Brano scelto>
<<<<
GUIDA ALLA CARATURA

La caratura del diamante

Il peso (Carat Weight), si riferisce al peso di un diamante. La caratura si confonde spesso con le dimensioni anche se effettivamente si tratta di una unità di peso. 
Un carato può anche essere diviso in 100 “punti”. Un diamante di 0.75 carati può essere indicato anche come un diamante di 75 punti ovvero di ¾ di carato.

Un diamante di un carato non costa esattamente il doppio di un diamante di mezzo carato, poiché i diamanti più grandi sono più rari in natura, fattore che li colloca al vertice della piramide della qualità dei diamanti, un diamante da un carato costerà molto più del doppio di un diamante da mezzo carato a parità di colore, purezza e taglio.





La caratura dell’oro

Quando ci si approccia ai gioielli in oro, la prima distinzione da operare riguarda la caratura del metallo, ovvero la quantità di oro puro presente nella lega che compone il gioiello.

Il termine carato, ossia l’unità di purezza con cui si valuta l’oro, deriva dall’arabo qīrā (ventiquattresima parte). Di conseguenza, l’oro puro viene comunemente indicato come oro 24 carati, in quanto è composto da tutte e 24 le parti che costituiscono un’unità d’oro o, espresso in millesimi, oro 999.
>>>>
Cosa fare> Riprendi la guida alla caratura e proseguila partendo dall'ultima frase riportata.

[Record di dati]
<<<<
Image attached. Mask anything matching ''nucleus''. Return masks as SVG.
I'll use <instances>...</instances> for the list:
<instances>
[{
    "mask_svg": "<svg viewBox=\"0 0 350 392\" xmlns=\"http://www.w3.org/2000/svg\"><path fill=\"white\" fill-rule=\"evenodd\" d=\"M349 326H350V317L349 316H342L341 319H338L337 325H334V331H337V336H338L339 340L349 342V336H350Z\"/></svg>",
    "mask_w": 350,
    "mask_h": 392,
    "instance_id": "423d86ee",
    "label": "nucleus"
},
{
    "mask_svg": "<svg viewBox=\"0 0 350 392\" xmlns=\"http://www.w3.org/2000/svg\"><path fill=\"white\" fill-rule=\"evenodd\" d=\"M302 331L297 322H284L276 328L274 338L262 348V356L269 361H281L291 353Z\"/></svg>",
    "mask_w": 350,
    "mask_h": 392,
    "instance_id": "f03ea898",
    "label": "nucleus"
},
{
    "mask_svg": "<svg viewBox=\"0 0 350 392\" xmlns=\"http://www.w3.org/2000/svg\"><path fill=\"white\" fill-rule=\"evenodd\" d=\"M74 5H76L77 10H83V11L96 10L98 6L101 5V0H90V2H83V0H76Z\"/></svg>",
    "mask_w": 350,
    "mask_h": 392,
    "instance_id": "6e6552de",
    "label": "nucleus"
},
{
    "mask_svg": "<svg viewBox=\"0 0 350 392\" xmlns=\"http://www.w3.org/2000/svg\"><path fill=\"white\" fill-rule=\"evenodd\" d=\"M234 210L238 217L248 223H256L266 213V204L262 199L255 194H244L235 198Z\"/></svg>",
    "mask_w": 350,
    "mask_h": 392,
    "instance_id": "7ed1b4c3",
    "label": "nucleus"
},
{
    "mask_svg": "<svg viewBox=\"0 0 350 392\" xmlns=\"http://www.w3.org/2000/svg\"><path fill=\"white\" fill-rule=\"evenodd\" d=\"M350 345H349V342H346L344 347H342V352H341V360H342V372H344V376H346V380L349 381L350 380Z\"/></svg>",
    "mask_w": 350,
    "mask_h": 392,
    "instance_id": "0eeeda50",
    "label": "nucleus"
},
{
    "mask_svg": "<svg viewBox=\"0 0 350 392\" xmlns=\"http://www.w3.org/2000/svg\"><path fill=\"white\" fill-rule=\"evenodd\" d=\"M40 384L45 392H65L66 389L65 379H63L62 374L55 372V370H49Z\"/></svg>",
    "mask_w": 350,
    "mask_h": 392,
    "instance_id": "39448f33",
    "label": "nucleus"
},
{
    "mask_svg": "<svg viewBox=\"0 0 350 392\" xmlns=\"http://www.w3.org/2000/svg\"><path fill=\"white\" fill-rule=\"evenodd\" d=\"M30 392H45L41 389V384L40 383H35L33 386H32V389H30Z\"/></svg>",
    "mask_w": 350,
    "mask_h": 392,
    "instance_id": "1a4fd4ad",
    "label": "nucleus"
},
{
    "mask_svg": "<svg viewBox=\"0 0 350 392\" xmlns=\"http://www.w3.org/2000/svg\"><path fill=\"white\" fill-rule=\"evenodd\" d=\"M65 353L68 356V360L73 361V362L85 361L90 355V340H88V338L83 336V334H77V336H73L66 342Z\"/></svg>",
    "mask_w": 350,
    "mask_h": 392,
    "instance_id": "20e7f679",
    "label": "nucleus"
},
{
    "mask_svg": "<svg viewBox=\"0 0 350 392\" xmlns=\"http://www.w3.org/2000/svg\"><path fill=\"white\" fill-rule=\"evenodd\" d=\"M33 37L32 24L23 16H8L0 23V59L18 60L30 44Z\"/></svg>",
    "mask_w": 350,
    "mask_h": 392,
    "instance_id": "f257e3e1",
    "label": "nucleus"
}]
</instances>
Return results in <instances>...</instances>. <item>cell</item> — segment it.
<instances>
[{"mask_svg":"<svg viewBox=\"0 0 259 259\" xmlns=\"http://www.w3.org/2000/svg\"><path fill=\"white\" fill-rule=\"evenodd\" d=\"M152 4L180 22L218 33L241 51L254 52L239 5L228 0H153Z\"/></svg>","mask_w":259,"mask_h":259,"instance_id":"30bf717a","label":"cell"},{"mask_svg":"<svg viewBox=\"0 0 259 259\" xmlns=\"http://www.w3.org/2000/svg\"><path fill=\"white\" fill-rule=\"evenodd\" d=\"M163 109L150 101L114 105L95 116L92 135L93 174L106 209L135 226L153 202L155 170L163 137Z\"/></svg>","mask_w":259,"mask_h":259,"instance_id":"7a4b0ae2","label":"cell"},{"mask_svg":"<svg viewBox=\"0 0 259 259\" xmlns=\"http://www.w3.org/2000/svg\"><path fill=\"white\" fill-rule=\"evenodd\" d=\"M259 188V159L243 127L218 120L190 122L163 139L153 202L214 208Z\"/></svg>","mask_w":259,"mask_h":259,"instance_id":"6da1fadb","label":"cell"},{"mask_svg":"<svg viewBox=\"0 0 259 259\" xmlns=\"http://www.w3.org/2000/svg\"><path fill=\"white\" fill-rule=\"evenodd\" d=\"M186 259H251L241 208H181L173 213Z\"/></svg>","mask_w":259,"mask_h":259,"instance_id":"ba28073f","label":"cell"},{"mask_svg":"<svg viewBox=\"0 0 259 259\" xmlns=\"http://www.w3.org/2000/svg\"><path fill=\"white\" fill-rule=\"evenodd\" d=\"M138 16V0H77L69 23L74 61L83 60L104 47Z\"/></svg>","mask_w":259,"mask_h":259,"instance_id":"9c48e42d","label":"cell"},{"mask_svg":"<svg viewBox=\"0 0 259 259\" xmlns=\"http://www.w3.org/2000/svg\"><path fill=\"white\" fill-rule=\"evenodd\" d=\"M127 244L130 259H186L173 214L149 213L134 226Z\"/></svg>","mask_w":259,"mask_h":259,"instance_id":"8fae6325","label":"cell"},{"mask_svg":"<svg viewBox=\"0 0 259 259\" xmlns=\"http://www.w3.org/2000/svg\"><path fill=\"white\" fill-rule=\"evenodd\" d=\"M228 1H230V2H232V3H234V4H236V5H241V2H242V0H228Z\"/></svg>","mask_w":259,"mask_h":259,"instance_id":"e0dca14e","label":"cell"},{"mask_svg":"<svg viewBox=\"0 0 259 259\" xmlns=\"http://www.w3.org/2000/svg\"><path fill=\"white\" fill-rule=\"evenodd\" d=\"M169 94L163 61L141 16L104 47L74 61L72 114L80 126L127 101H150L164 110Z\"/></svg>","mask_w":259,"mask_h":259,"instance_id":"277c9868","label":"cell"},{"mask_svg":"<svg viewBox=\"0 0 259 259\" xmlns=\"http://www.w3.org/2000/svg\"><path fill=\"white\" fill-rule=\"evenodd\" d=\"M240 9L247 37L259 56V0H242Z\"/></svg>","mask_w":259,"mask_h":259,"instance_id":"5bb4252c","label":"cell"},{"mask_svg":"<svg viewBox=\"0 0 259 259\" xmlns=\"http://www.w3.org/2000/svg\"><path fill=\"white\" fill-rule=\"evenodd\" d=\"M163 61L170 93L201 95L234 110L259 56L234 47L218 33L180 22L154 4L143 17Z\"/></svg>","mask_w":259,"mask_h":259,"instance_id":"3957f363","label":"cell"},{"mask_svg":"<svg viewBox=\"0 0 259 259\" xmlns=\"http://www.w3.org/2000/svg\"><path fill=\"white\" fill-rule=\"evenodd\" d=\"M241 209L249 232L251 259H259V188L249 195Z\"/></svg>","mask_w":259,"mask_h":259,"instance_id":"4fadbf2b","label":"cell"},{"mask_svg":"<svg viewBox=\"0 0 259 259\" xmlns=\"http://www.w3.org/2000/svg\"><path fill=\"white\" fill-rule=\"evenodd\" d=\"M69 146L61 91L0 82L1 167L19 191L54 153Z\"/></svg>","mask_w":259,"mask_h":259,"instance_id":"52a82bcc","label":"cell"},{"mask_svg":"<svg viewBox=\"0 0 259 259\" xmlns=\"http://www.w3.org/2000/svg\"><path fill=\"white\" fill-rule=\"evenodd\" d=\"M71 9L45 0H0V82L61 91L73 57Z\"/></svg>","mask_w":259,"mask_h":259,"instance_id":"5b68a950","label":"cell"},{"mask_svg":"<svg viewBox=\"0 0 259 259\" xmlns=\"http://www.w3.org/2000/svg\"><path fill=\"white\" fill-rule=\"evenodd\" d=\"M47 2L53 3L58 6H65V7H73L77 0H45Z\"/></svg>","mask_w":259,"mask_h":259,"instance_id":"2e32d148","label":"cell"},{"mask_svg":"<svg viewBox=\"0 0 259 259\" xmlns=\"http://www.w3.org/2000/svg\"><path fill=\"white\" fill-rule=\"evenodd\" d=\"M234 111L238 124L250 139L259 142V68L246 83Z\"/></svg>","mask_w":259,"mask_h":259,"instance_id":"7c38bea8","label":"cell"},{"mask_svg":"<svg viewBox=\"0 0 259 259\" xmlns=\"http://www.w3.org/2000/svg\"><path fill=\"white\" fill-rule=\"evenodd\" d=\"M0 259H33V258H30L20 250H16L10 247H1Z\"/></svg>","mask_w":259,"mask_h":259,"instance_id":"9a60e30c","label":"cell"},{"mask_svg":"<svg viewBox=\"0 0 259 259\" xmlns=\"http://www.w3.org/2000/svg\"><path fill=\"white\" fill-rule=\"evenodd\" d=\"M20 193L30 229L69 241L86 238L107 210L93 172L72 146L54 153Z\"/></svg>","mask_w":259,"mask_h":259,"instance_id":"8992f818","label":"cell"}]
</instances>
>>>>
Risposta finale>
L’oro 24K però risulta essere troppo duttile per la composizione di un gioiello; per questo motivo vengono addizionati all’oro 999 altri metalli tra cui il rame, il palladio e l’argento.

In Italia, infatti, la maggior parte dei gioielli in commercio viene proposta in oro 18K in cui l’oro puro costituisce 18 delle 24 parti della lega (se espresso in millesimi, oro 750 in quanto ne costituisce il 75%).

In altri mercati, la caratura dell’oro di cui sono composti i gioielli, può essere differente; negli Emirati Arabi, ad esempio, viene commercializzato principalmente l’oro 22 K, negli Stati Uniti, in Germania, in Inghilterra e in Francia, è molto diffuso l’oro 14 carati (oro 585) e nei Paesi economicamente in via di sviluppo viene acquistato principalmente oro 9 carati (oro 375).